The incredible growth of GDP in the 1950s and 60s was partly due to population expansion, which basically saw the number of customers of products like Coca Cola increase dramatically every year. Now, we have plummeting fertility rates around most of the world and a far better educated population than we’ve ever had. When you get over a certain age, you realise that you’re not going to be happier by buying a new shirt every weekend, so the slowdowns that we’re seeing are partly due to the repercussions of changing population demographics. There is also the realisation that producing higher quality items that last longer might be a better economic model for businesses.
We do need to slow down faster than we currently are. History gives us hope, however. Like the decommissioning of nuclear weapons in the 1980s, a younger generation of impassioned people will age and eventually take control of the political agenda with regard to climate change. In the last decade, we’ve created a positive movement and the climate change deniers have mostly disappeared. There is now a new demographic on the other end of the spectrum, who are abstaining from having children either as a climate-conscious act, or because they foresee that the world will be a far too awful place in which to raise children – the data tell us that neither of these things need-be necessary. Suppose if Greta Thunberg’s parents had decided not to have her…
I think the last 10 years have been really exciting for geography – we’ve got so much worth saying. In my department, we have 250 staff, of which 100 are climate change scientists. For the new generation of young people who are passionate about the planet, the degree choice is obvious: geography. But it’s not just climate change that has brought newfound interest in geography. If you’re fascinated as to why six billionaires today earn as much as the world’s poor, the degree choice for you is geography.

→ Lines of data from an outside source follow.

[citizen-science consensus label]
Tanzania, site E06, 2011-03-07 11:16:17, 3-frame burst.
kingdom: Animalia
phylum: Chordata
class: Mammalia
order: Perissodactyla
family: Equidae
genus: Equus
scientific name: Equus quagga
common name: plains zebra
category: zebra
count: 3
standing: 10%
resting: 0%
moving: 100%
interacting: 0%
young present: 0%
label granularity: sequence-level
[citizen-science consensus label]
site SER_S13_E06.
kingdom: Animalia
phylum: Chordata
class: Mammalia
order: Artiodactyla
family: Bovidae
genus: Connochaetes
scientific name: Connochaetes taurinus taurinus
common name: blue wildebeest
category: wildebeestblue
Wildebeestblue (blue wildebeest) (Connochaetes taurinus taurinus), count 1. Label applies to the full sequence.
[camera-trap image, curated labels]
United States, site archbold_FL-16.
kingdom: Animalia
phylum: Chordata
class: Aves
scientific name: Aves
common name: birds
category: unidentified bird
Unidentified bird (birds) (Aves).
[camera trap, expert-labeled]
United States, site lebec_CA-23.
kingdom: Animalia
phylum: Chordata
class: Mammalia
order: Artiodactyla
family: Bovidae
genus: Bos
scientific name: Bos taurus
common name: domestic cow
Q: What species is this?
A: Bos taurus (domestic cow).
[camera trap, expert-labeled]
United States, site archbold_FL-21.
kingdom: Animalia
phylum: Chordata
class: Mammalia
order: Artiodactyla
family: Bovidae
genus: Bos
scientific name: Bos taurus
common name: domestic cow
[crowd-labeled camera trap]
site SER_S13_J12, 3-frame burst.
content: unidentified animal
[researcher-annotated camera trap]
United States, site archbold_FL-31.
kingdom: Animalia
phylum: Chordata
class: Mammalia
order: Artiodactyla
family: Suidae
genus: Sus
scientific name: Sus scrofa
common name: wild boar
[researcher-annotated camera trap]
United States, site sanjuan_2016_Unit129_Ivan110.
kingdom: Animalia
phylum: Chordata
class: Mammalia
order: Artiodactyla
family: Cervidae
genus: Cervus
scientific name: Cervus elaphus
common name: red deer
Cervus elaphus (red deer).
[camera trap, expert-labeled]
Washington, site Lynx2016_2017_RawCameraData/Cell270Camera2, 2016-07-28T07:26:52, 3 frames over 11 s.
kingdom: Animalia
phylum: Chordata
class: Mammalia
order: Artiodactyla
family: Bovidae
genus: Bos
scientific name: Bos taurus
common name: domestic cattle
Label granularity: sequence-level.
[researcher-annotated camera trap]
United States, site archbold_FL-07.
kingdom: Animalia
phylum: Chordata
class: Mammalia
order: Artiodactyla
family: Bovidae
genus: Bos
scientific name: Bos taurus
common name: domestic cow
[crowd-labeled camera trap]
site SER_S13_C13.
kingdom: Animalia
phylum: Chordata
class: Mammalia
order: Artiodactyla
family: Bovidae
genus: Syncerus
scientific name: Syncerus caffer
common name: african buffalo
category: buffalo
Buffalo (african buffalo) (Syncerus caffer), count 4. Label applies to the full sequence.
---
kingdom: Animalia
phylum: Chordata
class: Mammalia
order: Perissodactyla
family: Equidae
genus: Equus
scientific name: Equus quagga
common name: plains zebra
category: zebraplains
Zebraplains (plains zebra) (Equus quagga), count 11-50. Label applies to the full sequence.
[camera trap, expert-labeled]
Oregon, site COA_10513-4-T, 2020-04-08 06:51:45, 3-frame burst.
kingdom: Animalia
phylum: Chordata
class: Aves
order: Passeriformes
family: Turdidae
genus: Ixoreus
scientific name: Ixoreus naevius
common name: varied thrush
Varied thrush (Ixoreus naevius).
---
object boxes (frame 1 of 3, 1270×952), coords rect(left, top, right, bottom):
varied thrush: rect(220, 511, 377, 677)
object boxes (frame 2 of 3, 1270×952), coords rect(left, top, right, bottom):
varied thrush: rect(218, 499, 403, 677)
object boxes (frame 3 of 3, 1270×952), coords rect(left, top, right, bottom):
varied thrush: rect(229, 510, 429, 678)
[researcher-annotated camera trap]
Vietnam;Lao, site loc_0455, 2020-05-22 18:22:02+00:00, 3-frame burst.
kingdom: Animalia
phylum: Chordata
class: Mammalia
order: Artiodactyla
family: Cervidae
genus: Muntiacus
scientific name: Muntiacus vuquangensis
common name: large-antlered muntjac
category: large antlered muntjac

The majority of students coming in [to my department] are now highly enthusiastic and motivated to learn. However, there’s a gap between the way in which A levels are taught and the university method. When students arrive to study geography at university, they can find it hard to adapt to the idea that they can use their imagination; there isn’t always a correct answer. You’re really allowed to do almost anything you like as a geographer – by combining this new enthusiasm with free thought, geography can truly push boundaries.’